══ Excerpt ══
An open letter to Craig McLachlan.

Dear Craig – and every other man who claims that women who have accused them of sexual harassment are doing it for ‘fame and money’,

At the time of writing, three of your former co-workers on The Rocky Horror show have made allegations to Fairfax and the ABC – also police, lawyers, their union and doctors – that you sexually harassed and indecently assaulted them. Overnight, two more former cast members have gone to police to make further statements and police have confirmed that they are now investigating.

In response to these disturbing, eerily similar claims, you told journalist Kate McClymont that the allegations from all the women were “baseless”, “all made up”, and “they seem to be simple inventions, perhaps made for financial reasons, perhaps to gain notoriety”.

How very, very wrong you are.

The women who have come forward and made allegations against you are looking for neither fame nor money. To claim that they are is cynical, cruel and preposterous.

These women did not take their shocking allegations to a book publisher to shop a deal. They did not approach Woman’s Day to sell a story.

Angela Scundi speaks out on the 7.30 Report.

They went to their managers. They went to police. They went to their doctors. They went to their union. They told their co-workers and their families. And finally, they spoke to the media. They did not seek nor did they receive payment for telling the painful stories of what they claim happened to them in their workplace.  They just wanted to be safe at work and for other women to be safe too. To be able to show up at their workplace each day to do their damn jobs like the professionals they are.

Grotesquely - yet predictably - like so many before, you have defiantly claimed your accusers are chasing fame and money but here’s what you don’t understand. No woman who is sexually harassed at work wants the infamy that comes with being the one who speaks out. That’s why so few of us do and why it takes us so long to do it.


In another attempt at a defence, you told Kate McClymont that your accusers had "thousands of opportunities to raise these accusations" despite the fact some of them claim that concerns were, in fact, raised at the time to no effect.

Why didn't these women speak out publicly until now? For the exact opposite of the reasons you suggest - every woman who is sexually harassed fears fame and fears the potential loss of income associated with speaking out.

They didn't speak out in the media earlier because they were scared. Because they didn’t want to lose their jobs. Because the key to sexual harassment is that the alleged harasser has more power than their victim. More fame, more money, more influence. And that equals power in every industry. Your accusers  - just like every woman who claims to have experienced sexual harassment at work - were frightened of being sacked, of having their names and reputations smeared, of being branded a ‘trouble-maker”.
═══
══ Recorded information ══
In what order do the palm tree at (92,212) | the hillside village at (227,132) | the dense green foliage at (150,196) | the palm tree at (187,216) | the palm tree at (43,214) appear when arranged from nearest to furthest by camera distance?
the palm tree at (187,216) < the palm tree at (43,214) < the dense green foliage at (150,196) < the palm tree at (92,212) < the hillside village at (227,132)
═══
**Written instruction 1**
In the open letter to Craig McLachlan, which journalist did he tell that the allegations were "baseless"?
**Written instruction 2**
In the open letter to Craig McLachlan, the women's actions are given in sentences that begin "They went to". Name every destination those sentences give.
**Written instruction 3**
Carry on the open letter to Craig McLachlan from the point where it ends, in the same voice.

**Written reply 1**
Kate McClymont.

**Written reply 2**
Their managers, police, their doctors, their union.

**Written reply 3**
Craig McLachlan
"Because you have more fame and money than they do and that equals power in every industry." Image via Getty.

None of the women who made claims against you are household names to the same extent as you are. None of them have the ability to get top billing in their industry like you do. None of them have your power, your influence, your clout, your media profile.

Why does it often take women so long to speak out? Because we are programmed with a strong fight-or-flight response. Our instincts tell us to get away from a perceived threat and keep fleeing until we are safe. Don’t rock the boat. Don’t be that girl. Don’t make trouble. This is ingrained into us. No woman wants the responsibility of collateral damage to innocent bystanders. Or of her story blowing up and having their names associated with something so ugly. Coming forward publicly is an act of last resort and done in most cases in a bid to warn and protect other women.


We do it for our sisters.

But mostly, we stay silent. Before the past few months, before Harvey Weinstein and #metoo, many of us believed that what happened to us was not a story that anyone would care about. Many of us who experienced sexual harassment years or decades ago didn’t even know there was a name for the distressing, demeaning behaviour we endured from our bosses and co-workers. Staying silent until this moment is not the same thing as opportunism, Mr McLachlan. You are so very wrong about that too.

We are speaking out now to protect other women. Because even though we ourselves may be out of harm’s way, we know that others are not and we want to protect them, to stand up for them, our sisters. That is the moment we are living in.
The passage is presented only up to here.